For all these reasons, and because expansion of airports will make it impossible to sustain essential targets to reduce climate change, we call on 

·  the National Union to oppose Heathrow expansion and issue a statement on the lines of the points above

·  our local MPs to do likewise.

Copies of this resolution will be sent to our London Executive members, our local MPs and letters sent to the local papers.


Unity against the far right

Islington NEU endorses the recent statement (below) on the need for unity against the far right, signed, among others, by our General Secretary, Kevin Courtney.

We reaffirm our support for the 13 July protest against the visit of the racist, misogynistic, homophobic US President Donald Trump and agree to support the counter demonstration called by Stand Up to Racism to the far right demonstration in support of the currently imprisoned fascist Tommy Robinson the next day, on Saturday 14 July.

Statement: We must unite to halt the rise of the far-right

The 15,000 strong violent far right protest to ‘free Tommy Robinson’ on Saturday 9 June has raised major questions for all those who value our diversity.

The racist right—from hardcore Nazis, through the FLA/DFLA to ‘For Britain’ and UKIP—are using Robinson to re-organise. Nazi salutes and Islamophobia were at the centre of the mobilisation.

 This is the first serious attempt since the collapse of the English Defence League (EDL) to develop a racist street movement and give it a political form. It is supported internationally by notorious figures including Geert Wilders from the Dutch Islamophobic right and Steve Bannon, former adviser to Donald Trump.

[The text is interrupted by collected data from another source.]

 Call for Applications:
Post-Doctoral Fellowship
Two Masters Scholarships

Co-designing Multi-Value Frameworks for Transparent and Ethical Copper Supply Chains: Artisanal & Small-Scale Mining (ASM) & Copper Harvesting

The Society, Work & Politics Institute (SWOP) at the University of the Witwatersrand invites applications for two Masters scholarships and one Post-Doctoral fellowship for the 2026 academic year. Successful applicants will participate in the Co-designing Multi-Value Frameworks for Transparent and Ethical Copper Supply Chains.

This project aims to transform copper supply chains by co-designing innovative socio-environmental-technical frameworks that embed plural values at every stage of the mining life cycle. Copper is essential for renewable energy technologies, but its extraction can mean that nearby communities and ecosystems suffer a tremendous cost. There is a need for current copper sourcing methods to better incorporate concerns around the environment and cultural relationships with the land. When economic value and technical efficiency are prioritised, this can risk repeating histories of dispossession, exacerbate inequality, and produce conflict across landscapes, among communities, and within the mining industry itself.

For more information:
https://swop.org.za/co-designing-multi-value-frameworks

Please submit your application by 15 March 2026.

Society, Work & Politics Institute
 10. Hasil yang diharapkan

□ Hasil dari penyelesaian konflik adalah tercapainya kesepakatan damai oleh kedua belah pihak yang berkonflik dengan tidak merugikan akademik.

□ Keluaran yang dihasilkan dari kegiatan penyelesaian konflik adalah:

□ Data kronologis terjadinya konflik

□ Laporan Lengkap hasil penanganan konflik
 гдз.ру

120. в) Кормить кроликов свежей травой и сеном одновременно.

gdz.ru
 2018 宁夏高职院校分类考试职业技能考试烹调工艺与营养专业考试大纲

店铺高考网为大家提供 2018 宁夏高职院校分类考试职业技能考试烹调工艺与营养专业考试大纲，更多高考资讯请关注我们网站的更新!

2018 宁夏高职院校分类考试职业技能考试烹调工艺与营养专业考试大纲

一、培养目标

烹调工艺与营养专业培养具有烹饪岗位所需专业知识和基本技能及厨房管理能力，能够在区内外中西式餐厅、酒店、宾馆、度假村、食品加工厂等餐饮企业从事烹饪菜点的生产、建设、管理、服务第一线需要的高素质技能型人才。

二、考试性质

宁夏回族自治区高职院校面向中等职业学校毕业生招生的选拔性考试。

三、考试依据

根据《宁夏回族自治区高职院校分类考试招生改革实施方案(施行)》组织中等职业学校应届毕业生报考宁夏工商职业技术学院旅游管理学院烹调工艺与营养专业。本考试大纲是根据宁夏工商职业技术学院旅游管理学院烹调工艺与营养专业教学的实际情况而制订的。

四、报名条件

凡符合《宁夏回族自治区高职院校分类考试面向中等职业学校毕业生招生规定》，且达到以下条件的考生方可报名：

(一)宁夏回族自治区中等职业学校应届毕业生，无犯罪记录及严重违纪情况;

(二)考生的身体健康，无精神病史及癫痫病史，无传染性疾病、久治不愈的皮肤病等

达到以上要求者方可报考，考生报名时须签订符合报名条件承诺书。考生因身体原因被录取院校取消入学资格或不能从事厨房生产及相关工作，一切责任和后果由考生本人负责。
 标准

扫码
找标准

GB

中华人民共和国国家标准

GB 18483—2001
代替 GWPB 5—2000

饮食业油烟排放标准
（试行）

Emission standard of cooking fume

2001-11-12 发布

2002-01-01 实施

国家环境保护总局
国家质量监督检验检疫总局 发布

 It is absolutely vital that all who oppose this come together in a united mass movement powerful enough to drive these new developments on the far-right back.

 Donald Trump has played a major role in galvanising the racist right. When he arrives on 12-14 July we will take to the streets to protest against his racism. And when Robinson’s supporters take to the streets again on 14 July we will protest against them too.

 Wherever the far right’s support grows so does racism and violence. Let's come together to defend our multicultural society from those who spread hatred and division.